The one thing in the law that I hear is good is that people with preexisting conditions cannot be excluded from getting insurance.
Democrats tout that and not much else.
So my question is if I can say that in 10 words why is this thing 1,990 pages long?
I don't know if you read the title's of the charts...
but the charts were clearly indicating that the percent change was still positive for each year.
But it's been falling every year, especially in the private sector:
"Last year, for example, private insurance spending climbed just 1.3 percent. Medicare spending, in contrast, climbed 7.9 percent."
I think the pre-existing conditions part of the new law is great. My concerns are whether the government will be able to keep costs down.
The government, specifically this administration doesn't want cost to go down. If they did, they wouldn't have artificially increased demand by requiring all to buy insurance. Certainly forcing insurance companies to pay for pre-existing conditions is not going to reduce cost.
Pre-existing! How can something exist before it exists?
Of course insurance companies would never manipulate prices to prejudice people against Obama's moves on health care.
Don't be silly. You know exactly what that means. It means that the physical condition pre-dates or pre-exists the purchase of your current health care plan.
Our rates went up roughly 30% three years ago, 60-ish% two years ago, 80% last year, and I believe we will be seeing another 40-60% in the next month or two for this year. I'm not sure how good people are at doing compounding in their heads, but it is astronomical what is going on.
Nobody in their right mind is going to pay $2,000-$3000 a month for health care insurance for their family. (So we'll let the government pay for it, and we won't have to pay any premiums. Our taxes will go up by $15-$20k a year over the next few years, but hey, you won't be able to prove it was health care that caused it).
Presumably Medicare/Medicaid are going up in line with higher levels of unemployment? If insurance companies are increasing their premiums it'll no doubt be to recoup their perceived losses from having to take on clients with pre-existing conditions. Oh and to cover the cost of all the lobbying they've been doing to try and prevent changes to the status quo.
How do you explain Blue Shield raising premiums by 59%
They are a non-profit.
It is going to cost more so they charge more.
Frankly, I'm astounded that Jim would suggest Blue Shield is a non-profit.
Anthem BCBS is a mega-company out for mega profit. Here's the profile information. Look it up under WPT - that's Wellpoint, who merged with Anthem Blue Cross. You will see Anthem and/or WellPoint in company releases. In 2009 the company had gross profits of 18 million - sorry -18 BILLION dollars. Not revenue - PROFIT.
Jim has touted his expertise in the medical field as a nurse practitioner. Perhaps he never had occasion to discover the financial end of medicine. Still, it's a hell of a mistake, assuming it was, to say BCBS is non- profit as a reply to rates getting jacked up 59%.
Yeah, they've made a total mess of health care with this bill. We're going to get raped by the insurance companies even harder for premiums and the government is going to end up raising taxes to cover all the free-riders. Hope it doesn't tank the economy for good this time. We'll all be speaking Chinese by 2050.
i have bcbs and waiting for my renewal; i am sure it will be higher!
I have thousands of dollars in medical debt, because I can not get coverage because of many pre-existing conditions. Even though, I am paying on my debt, because I still have to go to the Dr every 3 months or whenever I have problems with asthma or I go to the emergency room;the debt never goes away.

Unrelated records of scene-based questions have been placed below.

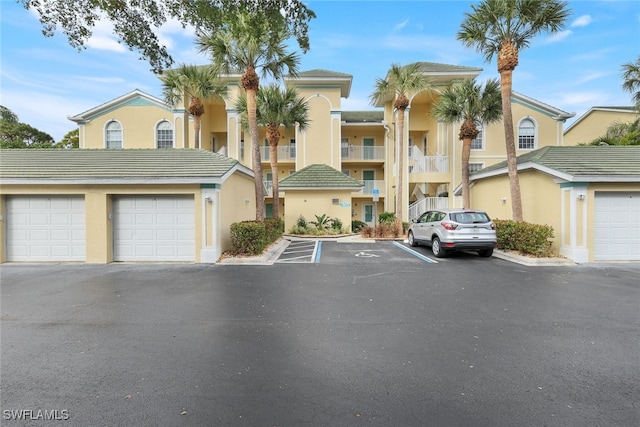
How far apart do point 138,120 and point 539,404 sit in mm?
25180

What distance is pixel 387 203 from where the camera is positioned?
76.6 feet

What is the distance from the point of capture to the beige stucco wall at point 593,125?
26642 mm

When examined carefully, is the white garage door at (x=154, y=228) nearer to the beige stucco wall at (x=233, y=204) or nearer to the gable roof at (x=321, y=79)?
the beige stucco wall at (x=233, y=204)

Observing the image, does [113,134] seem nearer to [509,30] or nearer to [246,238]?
[246,238]

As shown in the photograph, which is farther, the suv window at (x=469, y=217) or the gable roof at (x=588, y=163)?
the suv window at (x=469, y=217)

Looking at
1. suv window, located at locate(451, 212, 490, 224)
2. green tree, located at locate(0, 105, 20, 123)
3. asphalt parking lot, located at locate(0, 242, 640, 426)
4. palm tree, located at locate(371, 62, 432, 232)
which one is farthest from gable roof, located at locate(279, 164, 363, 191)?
green tree, located at locate(0, 105, 20, 123)

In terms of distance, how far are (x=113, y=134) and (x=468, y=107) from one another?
22790mm

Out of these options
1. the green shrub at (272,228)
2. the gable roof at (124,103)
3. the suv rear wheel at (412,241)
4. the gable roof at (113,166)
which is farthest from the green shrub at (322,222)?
the gable roof at (124,103)

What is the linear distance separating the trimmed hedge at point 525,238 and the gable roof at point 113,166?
34.0ft

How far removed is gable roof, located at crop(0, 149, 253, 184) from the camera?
10156 mm

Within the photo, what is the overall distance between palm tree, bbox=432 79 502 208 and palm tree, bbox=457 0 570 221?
3.24 meters

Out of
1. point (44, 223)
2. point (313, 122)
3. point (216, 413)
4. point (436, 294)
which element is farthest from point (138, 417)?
point (313, 122)

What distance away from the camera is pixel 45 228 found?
34.6 ft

"This morning is the tale of two headlines. From the New York Times, Health Spending Rose in ’09, but at Low Rate, we learn that “total national health spending grew by 4 percent in 2009, the slowest rate of increase in 50 years.”
From the Los Angeles Times, Blue Shield of California seeks rate hikes of as much as 59% for individuals, We find out that Blue Shield of California seeks massive rate hikes on individual policy holders because BSC claims the cost of health care has risen rapidly.
Another big California health insurer has stunned individual policyholders with huge rate increases — this time it’s Blue Shield of California seeking cumulative hikes of as much as 59% for tens of thousands of customers March 1...
These two articles just don’t add up; they’re completely at odds with each other..."
from http://fdlaction.firedoglake.com/2011/0 … -spending/
What a huge opportunity this mess presents for one of America's philanthropic billionaires to start a real not-for-profit medical insurance company.
Amanda, I think there is a huge misunderstanding about "not-for-profit" businesses. It does not mean, as you seem to imply, that there is cost-cutting involved in a non-profit, because the profits are cut out. Instead, it usually means that the business is involved in an endeavor in which there couldn't possibly be a profit, because the market does not have a demand for this service. In a non-profit, all the money tends to end up being spent on salaries, without a return for investors.
Already the GOP is gunning to repeal the new health care. Why? I have not met a Republican representative who is Not owned by big insurance companies.
The point is that any medical insurance company coming into your market offering affordable health-care coverage would surely have people queuing round the block to join. Once again I find myself extremely grateful to be here in the UK in this regard.